What is Mitochondrial Disorder?


Mitochondrial Disorder
Annalies Corse BMedSc, BHSc

The phrases Mitochondrial Disease, Mitochondrial Dysfunction, or even merely the term mitochondria in general, can be confusing, evoke fear and leave any parent or carer utterly frustrated when these foreign words are diagnostically attached to their unwell child. When did children’s health move on from coughs, colds, ear infections and scraped knees? Are mitochondrial disorders something that most children need to be routinely tested for? Why are some children being investigated when others are not?

This article aims to explain what Mitochondrial Disorders are, from the cellular level, to the population level and particularly how they may present at the individual level. Treatments and support from both a Medical and Naturopathic approach will be highlighted, with advice on accessing professional assistance to care for, manage and support any individual living with a Mitochondrial Disorder. Research into mitochondrial disorders grows every year. Consequently, this means more knowledge and support than ever before, translating into an improved quality of life for children diagnosed with these conditions.

Cells need a Battery

An understanding of the role of mitochondria is the first step in knowing how dysfunctional mitochondria affect us. The human body thrives on the chemical and electrical energy produced within our cells. To produce this energy, our cells contain tiny sub-cellular organelles (“little organs”), which extract significant amounts of energy from ingested nutrients, in order to power each individual cell and the human body as a whole. These organelles are our Mitochondria. Without them, energy production would cease and all cellular functions would be compromised.

All cells in the human body contain mitochondria, with the exception of red blood cells. It’s a huge reflection of their importance for correct cellular function. The total number of mitochondria within cells varies from fewer than one hundred towards the thousands, depending on the type of cell and its energy requirements. Mitochondria are an elongated bean shape, with two bi-layered membranes constructed of lipid (fat) and protein. One of these membranes is highly folded and is nestled inside the mitochondria forming neat shelves. Sitting on these shelves are the enzymes responsible for two major biochemical pathways for extracting energy from food. These pathways are known as the Citric Acid Cycle and Oxidative Phosphorylation. Energy produced in these two mitochondrial pathways will then be used to synthesize the extremely high-energy molecule, adenosine triphosphate (ATP). ATP then spreads within the cell, releasing energy where required to support cellular functions.
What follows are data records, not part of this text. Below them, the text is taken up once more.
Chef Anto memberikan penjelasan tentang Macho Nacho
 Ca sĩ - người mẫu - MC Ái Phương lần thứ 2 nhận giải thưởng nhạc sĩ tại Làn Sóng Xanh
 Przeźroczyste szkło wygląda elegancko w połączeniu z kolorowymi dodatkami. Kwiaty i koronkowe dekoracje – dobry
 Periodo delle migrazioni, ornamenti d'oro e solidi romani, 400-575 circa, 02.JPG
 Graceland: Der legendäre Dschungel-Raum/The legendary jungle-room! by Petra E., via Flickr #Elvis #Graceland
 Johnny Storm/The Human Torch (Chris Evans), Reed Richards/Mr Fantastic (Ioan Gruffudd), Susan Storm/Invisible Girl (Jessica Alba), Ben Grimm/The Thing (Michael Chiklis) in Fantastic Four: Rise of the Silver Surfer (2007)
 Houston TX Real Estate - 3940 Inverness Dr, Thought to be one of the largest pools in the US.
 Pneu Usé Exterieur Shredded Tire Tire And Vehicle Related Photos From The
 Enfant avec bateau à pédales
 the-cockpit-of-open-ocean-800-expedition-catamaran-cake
Signs and Symptoms of Mitochondrial Disorders

As mitochondria are located in nearly all cells (hence, almost all organs) of the body, the signs and symptoms of their diseases can mean two things. Firstly, mitochondrial dysfunction can affect multiple organ systems. Secondly, diagnosis may be a lengthy process. The more dependent an organ is on energy, the more profound the symptoms of mitochondrial dysfunction will be.

The signs and symptoms of dysfunctional mitochondria are described in medical terms are protean, meaning they are very variable, easily and continually changing. Again, because the signs and symptoms involve multiple organs, the clinical presentation of these children can be very non-specific, affecting the diagnostic process for the medical profession. A mitochondrial disorder may not be suspected until significant progression has occurred.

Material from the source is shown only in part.